Just the facts, ma’am
The Slactivist wishes it were so. If only the “real” journalists were as mindful of the facts as sports writers:
The paper I work for today is running a Q&A from the Associated Press about “the facts” of the Terry Schiavo case. One of the questions asks if Schiavo is in a persistent vegetative state. The Q&A does not provide an answer — it provides instead two, mutually exclusive answers: Some doctors say she is, but her parents’ doctors say she isn’t. That’s not a Q&A, that’s a Q&Q. “Who are we too say?” is not an answer.
The Schiavo case demonstrates the problem of partisan epistemology. We now have “red facts” and “blue facts.” Newspapers — hoping not to upset either faction of their potential circulation — have no intention in taking sides in such disputes. Thus two competing sets of claims, two very different sets of facts, two opposing narratives, are treated as equally valid. News reporters, unlike sports reporters, feel no responsibility to check the scoreboard, or even to acknowledge that there is a scoreboard. They tend to deny the possibility that a scoreboard might even exist.
In the case of Terry Schiavo there is such a scoreboard, and what it tells us is nowhere near as murky and ambiguous as the AP’s Q&Q or CNN’s vapid, incurious coverage would suggest. The facts of the matter have been hashed out, again and again and again, in court.

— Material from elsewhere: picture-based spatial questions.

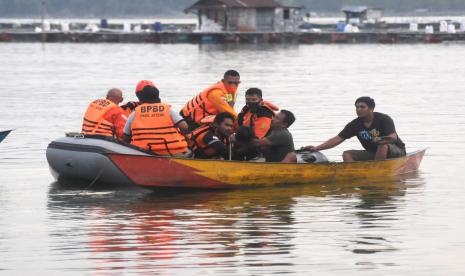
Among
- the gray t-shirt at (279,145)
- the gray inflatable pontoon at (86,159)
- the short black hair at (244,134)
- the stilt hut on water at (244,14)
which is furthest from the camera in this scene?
the stilt hut on water at (244,14)

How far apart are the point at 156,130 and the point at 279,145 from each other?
81.1 inches

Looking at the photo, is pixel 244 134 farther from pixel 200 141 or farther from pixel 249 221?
pixel 249 221

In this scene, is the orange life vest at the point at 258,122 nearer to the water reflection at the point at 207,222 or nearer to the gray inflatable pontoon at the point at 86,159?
the water reflection at the point at 207,222

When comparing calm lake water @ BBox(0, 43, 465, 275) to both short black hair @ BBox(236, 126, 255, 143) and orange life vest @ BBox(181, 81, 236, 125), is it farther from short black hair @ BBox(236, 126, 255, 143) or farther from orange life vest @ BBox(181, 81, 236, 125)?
orange life vest @ BBox(181, 81, 236, 125)

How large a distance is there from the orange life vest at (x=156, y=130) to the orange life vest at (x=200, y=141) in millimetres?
495

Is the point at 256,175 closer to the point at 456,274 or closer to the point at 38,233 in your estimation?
the point at 38,233

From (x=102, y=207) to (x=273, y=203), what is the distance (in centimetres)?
248

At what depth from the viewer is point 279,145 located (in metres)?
19.6

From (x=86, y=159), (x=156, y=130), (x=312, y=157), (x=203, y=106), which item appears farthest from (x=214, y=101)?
(x=86, y=159)

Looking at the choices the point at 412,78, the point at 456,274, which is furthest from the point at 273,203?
the point at 412,78

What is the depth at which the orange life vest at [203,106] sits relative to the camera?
66.4ft

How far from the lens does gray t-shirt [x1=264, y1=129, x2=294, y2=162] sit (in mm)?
19547

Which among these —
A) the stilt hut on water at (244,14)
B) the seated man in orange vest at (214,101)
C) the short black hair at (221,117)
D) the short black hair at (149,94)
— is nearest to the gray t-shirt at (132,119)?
the short black hair at (149,94)

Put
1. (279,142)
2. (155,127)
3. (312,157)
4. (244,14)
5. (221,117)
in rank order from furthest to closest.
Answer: (244,14), (312,157), (279,142), (221,117), (155,127)
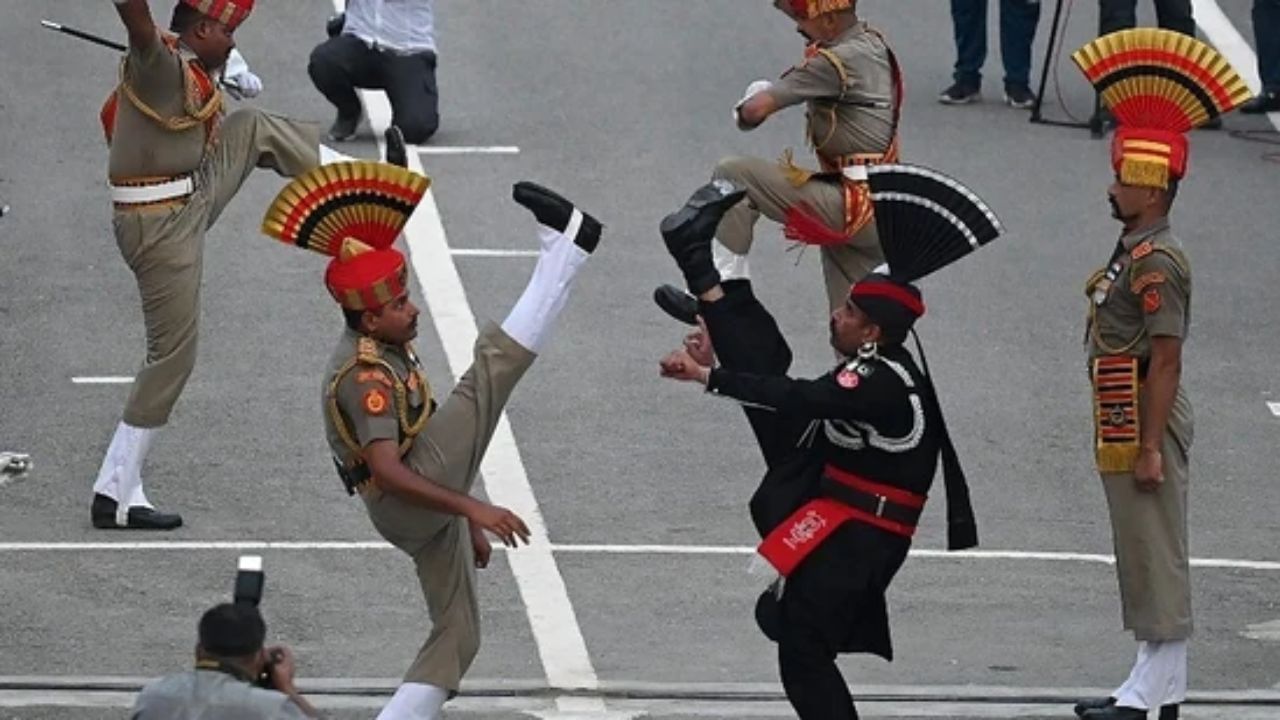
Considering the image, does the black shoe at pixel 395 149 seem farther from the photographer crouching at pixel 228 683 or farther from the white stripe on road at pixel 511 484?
the photographer crouching at pixel 228 683

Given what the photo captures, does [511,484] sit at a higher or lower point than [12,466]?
Result: lower

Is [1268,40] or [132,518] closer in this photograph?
[132,518]

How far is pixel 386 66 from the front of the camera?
18.2 meters

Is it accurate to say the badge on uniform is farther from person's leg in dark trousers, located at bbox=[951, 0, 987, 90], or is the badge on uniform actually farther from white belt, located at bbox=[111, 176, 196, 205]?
person's leg in dark trousers, located at bbox=[951, 0, 987, 90]

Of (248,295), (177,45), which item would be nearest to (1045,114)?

Congress and President Bush, like the absurd hypothetical Gonzaga fans above, would prefer that the facts were other than they are. They have, therefore, declared by legislative fiat that the scoreboard be reset to zero and that the game be replayed. Here, however, the sporting analogy breaks down. If the Red Raiders and Bulldogs were to replay their game, the result might be different. But the facts of the Schiavo case will not change, no matter how many times these facts are replayed and reviewed.